Description of the task
Everything from the line that contains "When comparing the" through the last line of the listing must be copied exactly, with both of those lines included and no others.

Rows
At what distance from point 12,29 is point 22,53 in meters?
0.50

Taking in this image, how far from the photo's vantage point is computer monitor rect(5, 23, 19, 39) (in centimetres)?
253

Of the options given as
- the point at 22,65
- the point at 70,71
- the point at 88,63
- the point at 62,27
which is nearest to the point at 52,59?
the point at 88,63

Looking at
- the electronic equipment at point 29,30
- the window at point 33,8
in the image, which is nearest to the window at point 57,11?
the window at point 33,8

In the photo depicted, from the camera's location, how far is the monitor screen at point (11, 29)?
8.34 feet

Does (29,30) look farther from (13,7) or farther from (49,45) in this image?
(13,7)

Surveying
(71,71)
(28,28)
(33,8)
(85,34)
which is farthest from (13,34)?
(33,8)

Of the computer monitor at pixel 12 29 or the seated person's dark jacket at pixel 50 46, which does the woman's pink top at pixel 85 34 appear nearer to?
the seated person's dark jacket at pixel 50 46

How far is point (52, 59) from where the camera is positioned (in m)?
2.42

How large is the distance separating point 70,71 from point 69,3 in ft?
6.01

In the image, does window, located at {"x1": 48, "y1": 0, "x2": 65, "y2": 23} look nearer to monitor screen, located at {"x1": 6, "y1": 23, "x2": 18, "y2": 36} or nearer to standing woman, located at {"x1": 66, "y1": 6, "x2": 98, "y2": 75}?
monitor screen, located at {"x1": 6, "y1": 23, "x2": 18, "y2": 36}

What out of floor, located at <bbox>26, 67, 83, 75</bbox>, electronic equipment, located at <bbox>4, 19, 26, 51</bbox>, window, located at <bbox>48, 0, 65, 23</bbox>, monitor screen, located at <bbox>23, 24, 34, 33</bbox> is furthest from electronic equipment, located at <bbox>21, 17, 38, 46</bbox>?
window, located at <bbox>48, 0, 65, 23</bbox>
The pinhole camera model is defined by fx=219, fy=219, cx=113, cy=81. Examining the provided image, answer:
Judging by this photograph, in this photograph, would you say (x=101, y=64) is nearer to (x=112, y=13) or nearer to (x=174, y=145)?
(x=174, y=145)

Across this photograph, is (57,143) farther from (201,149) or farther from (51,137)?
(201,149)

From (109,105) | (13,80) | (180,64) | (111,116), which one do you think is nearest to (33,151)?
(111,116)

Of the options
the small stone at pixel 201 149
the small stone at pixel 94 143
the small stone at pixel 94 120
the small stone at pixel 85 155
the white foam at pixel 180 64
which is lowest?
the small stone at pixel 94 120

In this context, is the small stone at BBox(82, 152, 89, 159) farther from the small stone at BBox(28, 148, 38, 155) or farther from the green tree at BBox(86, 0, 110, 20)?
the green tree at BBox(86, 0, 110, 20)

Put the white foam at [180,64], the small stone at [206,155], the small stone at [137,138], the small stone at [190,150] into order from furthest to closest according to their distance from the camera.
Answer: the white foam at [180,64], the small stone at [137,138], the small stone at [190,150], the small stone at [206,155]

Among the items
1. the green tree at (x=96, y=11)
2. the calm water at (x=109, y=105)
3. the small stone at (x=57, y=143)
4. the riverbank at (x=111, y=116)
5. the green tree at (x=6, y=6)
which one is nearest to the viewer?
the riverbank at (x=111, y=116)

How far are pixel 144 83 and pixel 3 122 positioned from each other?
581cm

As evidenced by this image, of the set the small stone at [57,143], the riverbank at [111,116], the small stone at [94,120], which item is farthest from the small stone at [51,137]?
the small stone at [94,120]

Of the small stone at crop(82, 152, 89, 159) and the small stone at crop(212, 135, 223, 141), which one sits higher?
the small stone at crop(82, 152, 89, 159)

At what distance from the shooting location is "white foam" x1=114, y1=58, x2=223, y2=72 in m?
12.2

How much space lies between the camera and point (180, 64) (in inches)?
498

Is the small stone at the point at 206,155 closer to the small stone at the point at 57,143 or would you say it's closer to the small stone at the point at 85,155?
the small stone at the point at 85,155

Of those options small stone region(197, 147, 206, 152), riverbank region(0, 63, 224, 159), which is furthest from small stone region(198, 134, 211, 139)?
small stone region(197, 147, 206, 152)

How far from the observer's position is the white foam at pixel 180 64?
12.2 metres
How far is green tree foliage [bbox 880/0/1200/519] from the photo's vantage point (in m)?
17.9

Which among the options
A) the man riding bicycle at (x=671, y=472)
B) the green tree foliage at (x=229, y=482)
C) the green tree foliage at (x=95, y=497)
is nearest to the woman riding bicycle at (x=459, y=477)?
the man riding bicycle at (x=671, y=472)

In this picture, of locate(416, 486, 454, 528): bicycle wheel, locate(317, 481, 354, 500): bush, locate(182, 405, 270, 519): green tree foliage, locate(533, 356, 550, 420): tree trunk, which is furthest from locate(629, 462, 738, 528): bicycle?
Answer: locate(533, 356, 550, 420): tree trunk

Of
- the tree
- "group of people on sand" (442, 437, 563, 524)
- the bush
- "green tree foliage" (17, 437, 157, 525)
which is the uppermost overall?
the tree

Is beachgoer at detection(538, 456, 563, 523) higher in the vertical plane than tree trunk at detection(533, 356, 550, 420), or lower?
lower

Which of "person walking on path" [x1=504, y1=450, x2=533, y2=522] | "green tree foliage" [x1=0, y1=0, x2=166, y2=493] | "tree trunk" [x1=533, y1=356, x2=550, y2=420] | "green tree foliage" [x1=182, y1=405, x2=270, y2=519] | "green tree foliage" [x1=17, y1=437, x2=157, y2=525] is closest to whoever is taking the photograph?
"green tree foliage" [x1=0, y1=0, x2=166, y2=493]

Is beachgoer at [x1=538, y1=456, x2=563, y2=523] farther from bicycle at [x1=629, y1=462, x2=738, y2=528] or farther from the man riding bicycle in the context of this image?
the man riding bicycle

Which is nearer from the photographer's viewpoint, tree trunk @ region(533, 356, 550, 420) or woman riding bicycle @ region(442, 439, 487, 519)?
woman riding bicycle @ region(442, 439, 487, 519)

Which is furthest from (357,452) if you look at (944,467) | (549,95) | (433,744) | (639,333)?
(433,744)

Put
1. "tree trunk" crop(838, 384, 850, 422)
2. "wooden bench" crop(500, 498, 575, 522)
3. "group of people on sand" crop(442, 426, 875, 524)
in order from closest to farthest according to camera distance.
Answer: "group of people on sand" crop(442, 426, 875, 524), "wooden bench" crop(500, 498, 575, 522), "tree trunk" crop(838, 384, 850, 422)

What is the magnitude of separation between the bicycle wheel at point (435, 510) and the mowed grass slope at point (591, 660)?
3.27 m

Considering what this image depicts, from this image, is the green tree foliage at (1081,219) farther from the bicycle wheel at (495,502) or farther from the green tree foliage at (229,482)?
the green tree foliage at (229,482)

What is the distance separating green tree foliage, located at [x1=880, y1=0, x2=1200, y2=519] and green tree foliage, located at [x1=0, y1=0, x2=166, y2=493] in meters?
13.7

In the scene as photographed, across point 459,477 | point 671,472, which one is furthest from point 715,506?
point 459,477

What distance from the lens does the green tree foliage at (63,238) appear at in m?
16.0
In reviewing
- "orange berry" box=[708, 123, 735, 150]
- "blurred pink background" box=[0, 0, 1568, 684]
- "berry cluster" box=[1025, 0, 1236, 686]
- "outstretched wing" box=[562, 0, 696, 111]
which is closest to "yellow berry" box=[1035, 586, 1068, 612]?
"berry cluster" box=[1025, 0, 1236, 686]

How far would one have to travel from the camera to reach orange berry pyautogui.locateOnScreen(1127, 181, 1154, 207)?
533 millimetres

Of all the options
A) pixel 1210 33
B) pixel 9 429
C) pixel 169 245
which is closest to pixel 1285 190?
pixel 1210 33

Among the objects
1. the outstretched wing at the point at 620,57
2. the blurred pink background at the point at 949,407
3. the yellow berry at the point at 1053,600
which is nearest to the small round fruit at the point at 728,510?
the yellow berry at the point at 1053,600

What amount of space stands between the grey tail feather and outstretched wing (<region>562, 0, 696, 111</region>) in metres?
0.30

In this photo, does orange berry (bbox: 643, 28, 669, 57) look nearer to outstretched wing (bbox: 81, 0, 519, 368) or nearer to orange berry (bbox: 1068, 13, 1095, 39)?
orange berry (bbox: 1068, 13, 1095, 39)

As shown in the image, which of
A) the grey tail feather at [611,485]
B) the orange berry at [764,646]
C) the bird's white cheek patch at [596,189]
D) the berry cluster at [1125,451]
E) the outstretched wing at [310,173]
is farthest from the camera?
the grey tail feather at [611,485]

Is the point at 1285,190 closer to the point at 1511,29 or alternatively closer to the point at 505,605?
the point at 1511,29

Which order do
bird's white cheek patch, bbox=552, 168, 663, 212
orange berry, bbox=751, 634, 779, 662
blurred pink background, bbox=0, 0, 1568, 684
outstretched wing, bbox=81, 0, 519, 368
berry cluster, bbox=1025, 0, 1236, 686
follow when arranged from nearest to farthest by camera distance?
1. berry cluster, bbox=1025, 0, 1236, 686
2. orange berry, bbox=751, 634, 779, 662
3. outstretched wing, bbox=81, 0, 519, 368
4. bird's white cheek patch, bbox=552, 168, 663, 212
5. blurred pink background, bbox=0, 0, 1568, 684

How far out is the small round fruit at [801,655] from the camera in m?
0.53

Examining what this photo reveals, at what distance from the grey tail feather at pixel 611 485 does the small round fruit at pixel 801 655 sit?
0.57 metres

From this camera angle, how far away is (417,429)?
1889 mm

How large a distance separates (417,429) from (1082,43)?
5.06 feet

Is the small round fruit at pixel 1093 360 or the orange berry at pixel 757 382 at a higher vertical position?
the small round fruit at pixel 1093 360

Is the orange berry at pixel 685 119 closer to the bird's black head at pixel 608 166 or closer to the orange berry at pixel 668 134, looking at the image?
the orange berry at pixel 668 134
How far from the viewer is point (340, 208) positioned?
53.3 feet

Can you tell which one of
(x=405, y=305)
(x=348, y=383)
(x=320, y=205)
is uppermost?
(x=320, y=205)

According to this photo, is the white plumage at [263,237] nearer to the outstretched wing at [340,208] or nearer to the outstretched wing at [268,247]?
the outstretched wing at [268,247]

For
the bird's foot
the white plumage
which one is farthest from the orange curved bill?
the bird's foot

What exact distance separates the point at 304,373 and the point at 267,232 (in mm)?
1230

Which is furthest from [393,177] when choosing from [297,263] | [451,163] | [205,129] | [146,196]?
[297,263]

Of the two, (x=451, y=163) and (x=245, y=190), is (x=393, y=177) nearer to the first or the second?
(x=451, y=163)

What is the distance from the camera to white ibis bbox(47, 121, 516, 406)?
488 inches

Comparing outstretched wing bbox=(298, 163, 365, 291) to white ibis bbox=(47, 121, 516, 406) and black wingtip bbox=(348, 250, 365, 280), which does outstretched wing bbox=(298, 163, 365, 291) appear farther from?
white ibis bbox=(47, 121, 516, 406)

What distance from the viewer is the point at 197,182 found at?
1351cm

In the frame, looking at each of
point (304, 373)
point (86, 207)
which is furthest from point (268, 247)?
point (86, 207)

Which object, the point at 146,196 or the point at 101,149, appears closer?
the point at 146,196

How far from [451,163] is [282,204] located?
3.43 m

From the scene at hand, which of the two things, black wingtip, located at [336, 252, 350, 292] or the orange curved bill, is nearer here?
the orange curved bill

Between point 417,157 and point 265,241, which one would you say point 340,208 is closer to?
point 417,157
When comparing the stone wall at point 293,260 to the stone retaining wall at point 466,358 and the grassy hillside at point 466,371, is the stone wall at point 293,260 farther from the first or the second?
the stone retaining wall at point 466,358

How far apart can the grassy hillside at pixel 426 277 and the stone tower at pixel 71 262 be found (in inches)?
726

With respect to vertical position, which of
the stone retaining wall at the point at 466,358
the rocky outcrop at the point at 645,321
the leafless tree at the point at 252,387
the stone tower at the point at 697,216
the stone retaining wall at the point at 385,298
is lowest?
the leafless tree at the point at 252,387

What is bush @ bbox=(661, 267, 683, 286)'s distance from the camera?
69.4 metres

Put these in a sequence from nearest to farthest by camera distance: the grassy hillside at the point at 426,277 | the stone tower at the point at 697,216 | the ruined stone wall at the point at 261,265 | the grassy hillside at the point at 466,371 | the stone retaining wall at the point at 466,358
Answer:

Exercise response
When comparing the stone wall at point 293,260 to the stone retaining wall at point 466,358 and the grassy hillside at point 466,371, is the stone wall at point 293,260 farther from the first or the second?
the stone retaining wall at point 466,358

How far apart can the grassy hillside at pixel 426 277 and the stone tower at pixel 71 262 be found (in inches)?
726

With respect to vertical position, which of
the stone retaining wall at the point at 466,358
the rocky outcrop at the point at 645,321
the leafless tree at the point at 252,387
the stone tower at the point at 697,216
the stone retaining wall at the point at 385,298
is lowest?
the leafless tree at the point at 252,387

What is bush @ bbox=(661, 267, 683, 286)'s distance from the camera?
69.4 metres

Put these in a sequence from nearest to farthest by camera distance: the grassy hillside at the point at 426,277 | the stone tower at the point at 697,216 | the ruined stone wall at the point at 261,265 | the grassy hillside at the point at 466,371 | the stone retaining wall at the point at 466,358
Answer:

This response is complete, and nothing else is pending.